In Deutschland schützt das allgemeine Persönlichkeitsrecht die Privatsphäre. Dabei ist immer auch Artikel 1 Absatz 1 im Grundgesetz zu beachten: „Die Würde des Menschen ist unantastbar. Sie zu achten und zu schützen ist Verpflichtung aller staatlichen Gewalt“.

„Jeder hat das Recht auf die freie Entfaltung seiner Persönlichkeit, soweit er nicht die Rechte anderer verletzt und nicht gegen die verfassungsmäßige Ordnung oder das Sittengesetz verstößt“ (Art. 2 Abs. 1 GG).

Das Datenschutzgesetz der EU wird in Deutschland durch das Bundesdatenschutzgesetz umgesetzt.

§ 1 Zweck und Anwendungsbereich des Gesetzes (BDSG)
(1) Zweck dieses Gesetzes ist es, den Einzelnen davor zu schützen, dass er durch den Umgang mit seinen personenbezogenen Daten in seinem Persönlichkeitsrecht beeinträchtigt wird.

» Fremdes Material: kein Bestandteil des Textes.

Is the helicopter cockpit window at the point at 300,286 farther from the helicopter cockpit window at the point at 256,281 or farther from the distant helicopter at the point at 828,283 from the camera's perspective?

Des Weiteren gibt es das Recht auf informationelle Selbstbestimmung. Es ist nicht explizit im Grundgesetz erwähnt, wurde allerdings vom Bundesverfassungsgericht in einem Volkszählungsurteil im Jahr 1983 festgelegt. Das Grundgesetz wird dabei im Prinzip um den Schutz persönlicher Daten erweitert.

 

Fazit oder „I don’t want to live in a world where there’s no privacy“

Die Privatsphäre und deren Schutz ist theoretisch in jeder Demokratie verankert. Es sollte also auch zukünftig als Ziel angesehen werden, persönliche Daten zu schützen. Je mehr Wege es gibt, Daten einzusehen, desto mehr muss die Gesellschaft und folglich die Politik Regeln finden, diese zu schützen. Daher sollte die EU sich darum bemühen, mögliche Gesetzeslücken zu schließen, denn Datenschutz macht heutzutage einen großen Anteil der Privatsphäre aus – und diese ist in Deutschland im Grundgesetz verankert. Auch die Entwicklung in Afrika, die zunehmende Vorlage von Gesetzesentwürfen zum Datenschutz, ist zu begrüßen. Die Verabschiedung dieser Gesetze sollte sich allerdings beschleunigen, denn die persönlichen Daten sind bereits vorhanden.  Edward Snowden hat uns dies vor Augen geführt und um es abschließend mit seinen Worten auszudrücken: „I don’t want to live in a world where there’s no privacy and therefore no room for intellectual exploration and creativity“.